ABOUT THIS TASK
Every line below should be given again without alteration.

MATERIAL FOR THE TASK
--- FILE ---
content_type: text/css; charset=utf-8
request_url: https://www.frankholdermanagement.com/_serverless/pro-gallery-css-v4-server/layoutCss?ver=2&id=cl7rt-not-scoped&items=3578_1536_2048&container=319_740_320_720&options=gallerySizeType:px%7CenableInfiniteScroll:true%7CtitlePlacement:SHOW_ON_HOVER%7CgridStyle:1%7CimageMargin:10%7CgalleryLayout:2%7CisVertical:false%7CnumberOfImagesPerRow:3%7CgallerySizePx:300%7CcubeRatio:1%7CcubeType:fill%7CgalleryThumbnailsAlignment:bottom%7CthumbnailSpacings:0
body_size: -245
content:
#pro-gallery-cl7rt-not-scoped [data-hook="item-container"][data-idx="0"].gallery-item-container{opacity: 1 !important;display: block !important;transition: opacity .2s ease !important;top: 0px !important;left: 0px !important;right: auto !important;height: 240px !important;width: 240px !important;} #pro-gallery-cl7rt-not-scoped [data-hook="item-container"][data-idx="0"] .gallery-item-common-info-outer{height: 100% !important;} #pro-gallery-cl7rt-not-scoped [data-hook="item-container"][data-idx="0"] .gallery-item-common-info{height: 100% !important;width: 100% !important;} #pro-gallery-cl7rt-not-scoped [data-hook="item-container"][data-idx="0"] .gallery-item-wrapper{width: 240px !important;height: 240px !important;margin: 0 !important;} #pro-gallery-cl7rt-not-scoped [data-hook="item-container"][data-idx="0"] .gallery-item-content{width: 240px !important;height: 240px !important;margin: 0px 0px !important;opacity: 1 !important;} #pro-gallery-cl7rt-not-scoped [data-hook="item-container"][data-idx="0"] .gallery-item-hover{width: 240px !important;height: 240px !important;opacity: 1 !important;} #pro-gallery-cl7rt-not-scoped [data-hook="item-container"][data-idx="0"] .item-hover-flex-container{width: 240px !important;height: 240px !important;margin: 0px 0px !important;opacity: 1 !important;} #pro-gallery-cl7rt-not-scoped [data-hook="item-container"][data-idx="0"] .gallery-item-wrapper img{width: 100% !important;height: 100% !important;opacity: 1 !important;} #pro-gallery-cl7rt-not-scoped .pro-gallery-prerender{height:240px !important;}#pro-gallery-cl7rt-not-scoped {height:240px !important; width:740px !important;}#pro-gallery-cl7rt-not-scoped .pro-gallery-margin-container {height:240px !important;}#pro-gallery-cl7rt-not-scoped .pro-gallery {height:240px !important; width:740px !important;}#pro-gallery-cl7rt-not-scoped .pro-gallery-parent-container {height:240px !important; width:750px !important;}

RESULT OF THE EXERCISE
--- FILE ---
content_type: text/css; charset=utf-8
request_url: https://www.frankholdermanagement.com/_serverless/pro-gallery-css-v4-server/layoutCss?ver=2&id=cl7rt-not-scoped&items=3578_1536_2048&container=319_740_320_720&options=gallerySizeType:px%7CenableInfiniteScroll:true%7CtitlePlacement:SHOW_ON_HOVER%7CgridStyle:1%7CimageMargin:10%7CgalleryLayout:2%7CisVertical:false%7CnumberOfImagesPerRow:3%7CgallerySizePx:300%7CcubeRatio:1%7CcubeType:fill%7CgalleryThumbnailsAlignment:bottom%7CthumbnailSpacings:0
body_size: -245
content:
#pro-gallery-cl7rt-not-scoped [data-hook="item-container"][data-idx="0"].gallery-item-container{opacity: 1 !important;display: block !important;transition: opacity .2s ease !important;top: 0px !important;left: 0px !important;right: auto !important;height: 240px !important;width: 240px !important;} #pro-gallery-cl7rt-not-scoped [data-hook="item-container"][data-idx="0"] .gallery-item-common-info-outer{height: 100% !important;} #pro-gallery-cl7rt-not-scoped [data-hook="item-container"][data-idx="0"] .gallery-item-common-info{height: 100% !important;width: 100% !important;} #pro-gallery-cl7rt-not-scoped [data-hook="item-container"][data-idx="0"] .gallery-item-wrapper{width: 240px !important;height: 240px !important;margin: 0 !important;} #pro-gallery-cl7rt-not-scoped [data-hook="item-container"][data-idx="0"] .gallery-item-content{width: 240px !important;height: 240px !important;margin: 0px 0px !important;opacity: 1 !important;} #pro-gallery-cl7rt-not-scoped [data-hook="item-container"][data-idx="0"] .gallery-item-hover{width: 240px !important;height: 240px !important;opacity: 1 !important;} #pro-gallery-cl7rt-not-scoped [data-hook="item-container"][data-idx="0"] .item-hover-flex-container{width: 240px !important;height: 240px !important;margin: 0px 0px !important;opacity: 1 !important;} #pro-gallery-cl7rt-not-scoped [data-hook="item-container"][data-idx="0"] .gallery-item-wrapper img{width: 100% !important;height: 100% !important;opacity: 1 !important;} #pro-gallery-cl7rt-not-scoped .pro-gallery-prerender{height:240px !important;}#pro-gallery-cl7rt-not-scoped {height:240px !important; width:740px !important;}#pro-gallery-cl7rt-not-scoped .pro-gallery-margin-container {height:240px !important;}#pro-gallery-cl7rt-not-scoped .pro-gallery {height:240px !important; width:740px !important;}#pro-gallery-cl7rt-not-scoped .pro-gallery-parent-container {height:240px !important; width:750px !important;}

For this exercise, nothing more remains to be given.